(Goal of the exercise):
Pick out every line in the items below that contains the word "door".

Source data
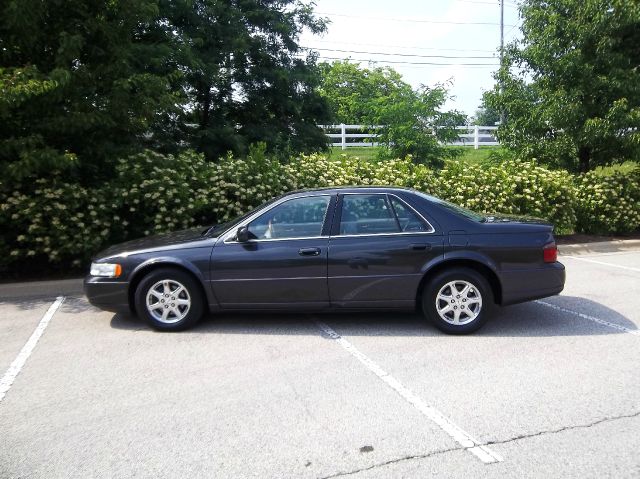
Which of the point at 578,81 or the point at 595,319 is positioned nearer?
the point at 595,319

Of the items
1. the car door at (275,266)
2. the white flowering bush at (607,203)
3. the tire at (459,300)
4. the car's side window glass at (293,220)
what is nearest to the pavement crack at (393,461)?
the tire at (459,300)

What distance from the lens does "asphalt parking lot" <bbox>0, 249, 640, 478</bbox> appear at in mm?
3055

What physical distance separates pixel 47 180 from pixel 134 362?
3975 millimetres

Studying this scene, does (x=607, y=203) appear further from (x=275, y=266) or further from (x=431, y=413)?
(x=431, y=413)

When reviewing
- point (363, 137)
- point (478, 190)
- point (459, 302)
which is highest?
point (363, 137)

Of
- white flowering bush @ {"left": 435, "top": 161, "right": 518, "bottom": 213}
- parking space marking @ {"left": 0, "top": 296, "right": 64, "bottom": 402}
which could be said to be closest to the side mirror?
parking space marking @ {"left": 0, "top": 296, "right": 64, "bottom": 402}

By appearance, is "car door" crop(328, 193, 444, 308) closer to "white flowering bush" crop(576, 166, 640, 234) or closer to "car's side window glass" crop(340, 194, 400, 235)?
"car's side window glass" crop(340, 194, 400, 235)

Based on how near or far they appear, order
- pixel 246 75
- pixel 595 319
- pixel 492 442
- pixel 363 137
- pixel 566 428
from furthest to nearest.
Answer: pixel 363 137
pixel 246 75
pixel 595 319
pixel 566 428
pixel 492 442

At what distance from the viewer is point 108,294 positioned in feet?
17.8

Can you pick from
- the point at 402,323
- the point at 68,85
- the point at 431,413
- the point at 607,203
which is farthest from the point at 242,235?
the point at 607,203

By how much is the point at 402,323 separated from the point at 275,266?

...

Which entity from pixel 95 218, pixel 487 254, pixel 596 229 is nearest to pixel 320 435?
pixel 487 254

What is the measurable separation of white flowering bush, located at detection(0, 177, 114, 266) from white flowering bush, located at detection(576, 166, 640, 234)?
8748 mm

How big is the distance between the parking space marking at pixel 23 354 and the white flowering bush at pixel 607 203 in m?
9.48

* * *

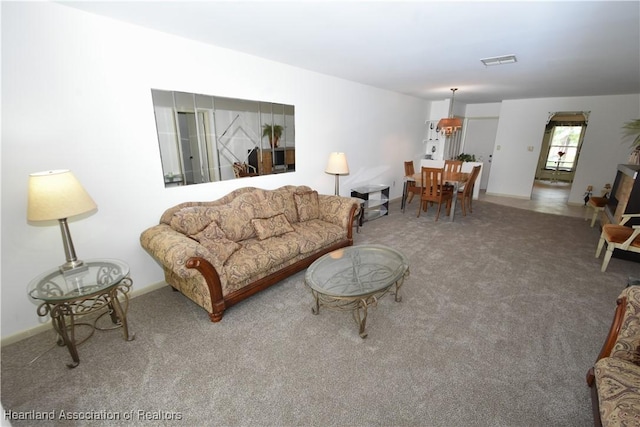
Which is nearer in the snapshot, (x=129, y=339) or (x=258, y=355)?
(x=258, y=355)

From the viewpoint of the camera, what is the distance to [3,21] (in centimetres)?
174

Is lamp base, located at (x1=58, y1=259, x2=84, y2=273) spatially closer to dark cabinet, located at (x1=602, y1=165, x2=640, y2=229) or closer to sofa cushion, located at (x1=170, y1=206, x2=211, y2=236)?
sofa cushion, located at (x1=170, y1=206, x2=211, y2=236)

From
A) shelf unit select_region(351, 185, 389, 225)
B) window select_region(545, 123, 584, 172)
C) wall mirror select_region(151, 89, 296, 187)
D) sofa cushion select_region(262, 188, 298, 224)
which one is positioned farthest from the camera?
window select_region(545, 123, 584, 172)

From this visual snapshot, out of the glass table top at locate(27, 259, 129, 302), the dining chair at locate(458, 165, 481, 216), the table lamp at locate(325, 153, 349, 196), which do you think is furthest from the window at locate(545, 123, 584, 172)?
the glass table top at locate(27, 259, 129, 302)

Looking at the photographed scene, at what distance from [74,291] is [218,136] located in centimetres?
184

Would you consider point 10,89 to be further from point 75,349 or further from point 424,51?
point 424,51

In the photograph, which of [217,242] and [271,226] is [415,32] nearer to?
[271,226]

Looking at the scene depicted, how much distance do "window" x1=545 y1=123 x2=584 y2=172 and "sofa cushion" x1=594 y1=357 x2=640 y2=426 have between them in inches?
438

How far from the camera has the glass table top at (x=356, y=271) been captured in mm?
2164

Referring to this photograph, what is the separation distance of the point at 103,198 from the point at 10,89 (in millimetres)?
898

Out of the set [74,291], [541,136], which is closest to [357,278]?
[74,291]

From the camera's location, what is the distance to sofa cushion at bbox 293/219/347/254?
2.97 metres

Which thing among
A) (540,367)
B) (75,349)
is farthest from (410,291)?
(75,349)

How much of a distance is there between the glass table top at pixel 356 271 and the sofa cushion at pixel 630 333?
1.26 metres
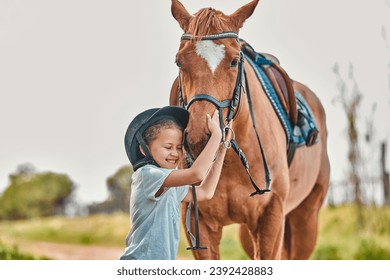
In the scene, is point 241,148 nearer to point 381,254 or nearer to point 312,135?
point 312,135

(Written solution):
1. the car door at (275,266)
By appearance, is "car door" crop(328, 193, 444, 308) closer to "white flowering bush" crop(576, 166, 640, 234) or closer to "car's side window glass" crop(340, 194, 400, 235)?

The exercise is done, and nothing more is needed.